***** Input for this task *****

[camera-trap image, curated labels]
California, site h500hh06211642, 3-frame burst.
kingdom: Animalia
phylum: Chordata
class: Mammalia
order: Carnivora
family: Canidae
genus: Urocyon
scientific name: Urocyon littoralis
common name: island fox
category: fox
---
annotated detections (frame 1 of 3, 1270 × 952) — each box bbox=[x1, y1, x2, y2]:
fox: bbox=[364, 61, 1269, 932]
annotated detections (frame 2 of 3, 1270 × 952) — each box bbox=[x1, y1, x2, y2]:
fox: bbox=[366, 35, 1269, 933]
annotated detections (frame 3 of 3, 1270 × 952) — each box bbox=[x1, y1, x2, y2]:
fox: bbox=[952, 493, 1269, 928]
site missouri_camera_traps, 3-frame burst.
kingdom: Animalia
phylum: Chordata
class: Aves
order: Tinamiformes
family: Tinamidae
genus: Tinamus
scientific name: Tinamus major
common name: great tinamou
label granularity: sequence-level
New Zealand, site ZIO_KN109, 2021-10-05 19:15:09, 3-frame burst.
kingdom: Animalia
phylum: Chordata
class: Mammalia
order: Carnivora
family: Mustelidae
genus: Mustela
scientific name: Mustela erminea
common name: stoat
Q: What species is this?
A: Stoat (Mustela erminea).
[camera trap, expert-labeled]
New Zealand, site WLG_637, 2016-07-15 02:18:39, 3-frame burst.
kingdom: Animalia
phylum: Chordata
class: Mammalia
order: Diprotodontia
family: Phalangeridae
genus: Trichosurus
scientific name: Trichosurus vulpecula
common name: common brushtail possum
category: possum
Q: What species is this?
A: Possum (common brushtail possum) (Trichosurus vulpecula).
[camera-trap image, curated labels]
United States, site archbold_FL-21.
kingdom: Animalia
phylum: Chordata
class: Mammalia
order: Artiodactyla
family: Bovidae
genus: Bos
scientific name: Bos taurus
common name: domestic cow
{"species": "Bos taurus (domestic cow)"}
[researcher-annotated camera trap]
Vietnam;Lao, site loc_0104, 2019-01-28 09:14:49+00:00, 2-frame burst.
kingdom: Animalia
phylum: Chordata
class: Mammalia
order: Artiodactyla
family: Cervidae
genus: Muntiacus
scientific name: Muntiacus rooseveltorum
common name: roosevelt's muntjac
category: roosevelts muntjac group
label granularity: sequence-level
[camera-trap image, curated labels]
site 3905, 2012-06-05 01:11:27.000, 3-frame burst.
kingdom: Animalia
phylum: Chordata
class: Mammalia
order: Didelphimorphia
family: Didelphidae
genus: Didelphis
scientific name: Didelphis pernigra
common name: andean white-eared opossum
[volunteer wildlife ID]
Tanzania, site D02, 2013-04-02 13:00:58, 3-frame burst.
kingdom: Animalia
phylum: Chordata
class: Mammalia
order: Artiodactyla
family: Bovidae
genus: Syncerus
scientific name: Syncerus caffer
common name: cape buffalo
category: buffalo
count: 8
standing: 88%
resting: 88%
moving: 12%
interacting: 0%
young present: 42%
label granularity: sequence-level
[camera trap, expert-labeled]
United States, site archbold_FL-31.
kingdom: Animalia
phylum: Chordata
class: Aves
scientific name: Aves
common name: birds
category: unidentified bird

*****

### [What you should do]
Each entry is to be output exactly as it was written.

### [Response to the task]
[camera-trap image, curated labels]
California, site h500hh06211642, 3-frame burst.
kingdom: Animalia
phylum: Chordata
class: Mammalia
order: Carnivora
family: Canidae
genus: Urocyon
scientific name: Urocyon littoralis
common name: island fox
category: fox
---
annotated detections (frame 1 of 3, 1270 × 952) — each box bbox=[x1, y1, x2, y2]:
fox: bbox=[364, 61, 1269, 932]
annotated detections (frame 2 of 3, 1270 × 952) — each box bbox=[x1, y1, x2, y2]:
fox: bbox=[366, 35, 1269, 933]
annotated detections (frame 3 of 3, 1270 × 952) — each box bbox=[x1, y1, x2, y2]:
fox: bbox=[952, 493, 1269, 928]
site missouri_camera_traps, 3-frame burst.
kingdom: Animalia
phylum: Chordata
class: Aves
order: Tinamiformes
family: Tinamidae
genus: Tinamus
scientific name: Tinamus major
common name: great tinamou
label granularity: sequence-level
New Zealand, site ZIO_KN109, 2021-10-05 19:15:09, 3-frame burst.
kingdom: Animalia
phylum: Chordata
class: Mammalia
order: Carnivora
family: Mustelidae
genus: Mustela
scientific name: Mustela erminea
common name: stoat
Q: What species is this?
A: Stoat (Mustela erminea).
[camera trap, expert-labeled]
New Zealand, site WLG_637, 2016-07-15 02:18:39, 3-frame burst.
kingdom: Animalia
phylum: Chordata
class: Mammalia
order: Diprotodontia
family: Phalangeridae
genus: Trichosurus
scientific name: Trichosurus vulpecula
common name: common brushtail possum
category: possum
Q: What species is this?
A: Possum (common brushtail possum) (Trichosurus vulpecula).
[camera-trap image, curated labels]
United States, site archbold_FL-21.
kingdom: Animalia
phylum: Chordata
class: Mammalia
order: Artiodactyla
family: Bovidae
genus: Bos
scientific name: Bos taurus
common name: domestic cow
{"species": "Bos taurus (domestic cow)"}
[researcher-annotated camera trap]
Vietnam;Lao, site loc_0104, 2019-01-28 09:14:49+00:00, 2-frame burst.
kingdom: Animalia
phylum: Chordata
class: Mammalia
order: Artiodactyla
family: Cervidae
genus: Muntiacus
scientific name: Muntiacus rooseveltorum
common name: roosevelt's muntjac
category: roosevelts muntjac group
label granularity: sequence-level
[camera-trap image, curated labels]
site 3905, 2012-06-05 01:11:27.000, 3-frame burst.
kingdom: Animalia
phylum: Chordata
class: Mammalia
order: Didelphimorphia
family: Didelphidae
genus: Didelphis
scientific name: Didelphis pernigra
common name: andean white-eared opossum
[volunteer wildlife ID]
Tanzania, site D02, 2013-04-02 13:00:58, 3-frame burst.
kingdom: Animalia
phylum: Chordata
class: Mammalia
order: Artiodactyla
family: Bovidae
genus: Syncerus
scientific name: Syncerus caffer
common name: cape buffalo
category: buffalo
count: 8
standing: 88%
resting: 88%
moving: 12%
interacting: 0%
young present: 42%
label granularity: sequence-level
[camera trap, expert-labeled]
United States, site archbold_FL-31.
kingdom: Animalia
phylum: Chordata
class: Aves
scientific name: Aves
common name: birds
category: unidentified bird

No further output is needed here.